Fri Jun 8 00:39:54 CEST 2007

On 7/06/2007 11:38 PM, Maurice Ling wrote:
> Hi Tennessee,
> 
> Given my background in text analysis, I can't help but wonder 2 main 
> issues which are essentially word tokenization problems:
> 
> 1. How are the words identified? By whitespaces? If so, then there is a 
> false removal (substitution) in this case:
> original: Tom ate an apple.
> new: Tom ate an apple and an orange.
> 
> 2. Hyphenations etc? For example, "Tom is twenty-three years old this 
> year" and "Tom is twenty three years old this year".
> 

Capitalisation is another problem:
original: Envy and pride are ...
new: Sloth, envy and pride are ...

Comments say "words are atomic": what about typos? stuff cheesw?

At the Python level -- based on [possibly incorrect] recollections from 
reading it yesterday; detailed dissection later :-)

1. tokens produced by str.split() don't need str.strip() applied to them

2. blank lines in unexpected places e.g. before else:

3. "if not thing is None" -- syntactically correct but stylistically 
chundrous IMHO; what's wrong with "if thing is not None"?

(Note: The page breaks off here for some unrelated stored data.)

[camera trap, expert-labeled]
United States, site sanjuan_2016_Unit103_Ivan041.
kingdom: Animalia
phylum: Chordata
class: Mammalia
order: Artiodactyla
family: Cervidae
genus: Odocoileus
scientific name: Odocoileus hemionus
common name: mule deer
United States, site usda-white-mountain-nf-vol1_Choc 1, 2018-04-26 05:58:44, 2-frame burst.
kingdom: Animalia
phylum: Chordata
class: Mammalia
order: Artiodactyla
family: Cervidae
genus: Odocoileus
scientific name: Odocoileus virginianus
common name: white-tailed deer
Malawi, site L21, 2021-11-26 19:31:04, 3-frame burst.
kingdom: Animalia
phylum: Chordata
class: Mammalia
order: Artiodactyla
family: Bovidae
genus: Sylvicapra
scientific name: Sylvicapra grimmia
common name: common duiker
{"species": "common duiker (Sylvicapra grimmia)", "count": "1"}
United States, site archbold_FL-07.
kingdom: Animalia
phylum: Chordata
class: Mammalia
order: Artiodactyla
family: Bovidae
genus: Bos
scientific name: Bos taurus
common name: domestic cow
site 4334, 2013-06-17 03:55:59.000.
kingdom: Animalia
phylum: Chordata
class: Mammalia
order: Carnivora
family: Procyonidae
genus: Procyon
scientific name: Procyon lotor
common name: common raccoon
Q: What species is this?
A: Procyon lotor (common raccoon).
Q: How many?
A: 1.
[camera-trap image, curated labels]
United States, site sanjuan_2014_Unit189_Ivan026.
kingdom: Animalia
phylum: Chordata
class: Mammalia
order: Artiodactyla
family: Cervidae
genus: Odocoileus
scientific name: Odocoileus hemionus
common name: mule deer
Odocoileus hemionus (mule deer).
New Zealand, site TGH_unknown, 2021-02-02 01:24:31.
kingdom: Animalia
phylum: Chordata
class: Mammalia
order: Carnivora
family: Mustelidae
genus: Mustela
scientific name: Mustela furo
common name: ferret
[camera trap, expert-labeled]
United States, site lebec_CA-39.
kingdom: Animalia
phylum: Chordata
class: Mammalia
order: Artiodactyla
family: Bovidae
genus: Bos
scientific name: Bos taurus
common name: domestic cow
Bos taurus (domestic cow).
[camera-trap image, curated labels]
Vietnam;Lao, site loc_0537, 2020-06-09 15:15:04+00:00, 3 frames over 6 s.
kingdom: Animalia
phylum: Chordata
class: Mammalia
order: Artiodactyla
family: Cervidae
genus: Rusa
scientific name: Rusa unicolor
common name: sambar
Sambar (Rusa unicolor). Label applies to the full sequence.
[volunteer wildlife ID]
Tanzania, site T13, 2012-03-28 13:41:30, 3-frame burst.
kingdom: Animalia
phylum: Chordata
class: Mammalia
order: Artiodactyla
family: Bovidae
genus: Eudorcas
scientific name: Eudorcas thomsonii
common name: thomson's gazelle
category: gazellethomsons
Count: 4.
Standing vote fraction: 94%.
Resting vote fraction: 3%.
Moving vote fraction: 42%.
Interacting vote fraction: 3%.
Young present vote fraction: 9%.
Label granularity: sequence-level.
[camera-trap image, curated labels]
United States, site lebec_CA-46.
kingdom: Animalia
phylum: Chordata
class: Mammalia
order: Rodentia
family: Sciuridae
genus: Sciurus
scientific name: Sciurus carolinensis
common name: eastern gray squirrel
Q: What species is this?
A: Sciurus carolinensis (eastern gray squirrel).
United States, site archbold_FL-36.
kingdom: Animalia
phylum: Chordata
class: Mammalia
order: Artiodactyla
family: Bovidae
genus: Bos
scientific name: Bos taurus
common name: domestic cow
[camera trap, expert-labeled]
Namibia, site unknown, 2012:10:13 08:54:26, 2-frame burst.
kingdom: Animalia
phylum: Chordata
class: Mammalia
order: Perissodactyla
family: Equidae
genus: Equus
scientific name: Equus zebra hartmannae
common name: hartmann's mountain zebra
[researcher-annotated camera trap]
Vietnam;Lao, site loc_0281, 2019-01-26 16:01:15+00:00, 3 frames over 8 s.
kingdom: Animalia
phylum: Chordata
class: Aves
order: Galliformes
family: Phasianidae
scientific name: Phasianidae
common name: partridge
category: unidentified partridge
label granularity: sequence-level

4. put in comments that explain your tree structure, or at the very 
least position the tree-creating method(s) before the tree-examining 
method(s) -- save gentle readers the need to nut out the meaning of:
     node is None
     node == ""
     isinstance(node, str) # what about unicode?
     node is none of the above

5. Testing/example architecture could be a bit more robust than a 
collection of commented pairs of sentences down the end.

Cheers,
John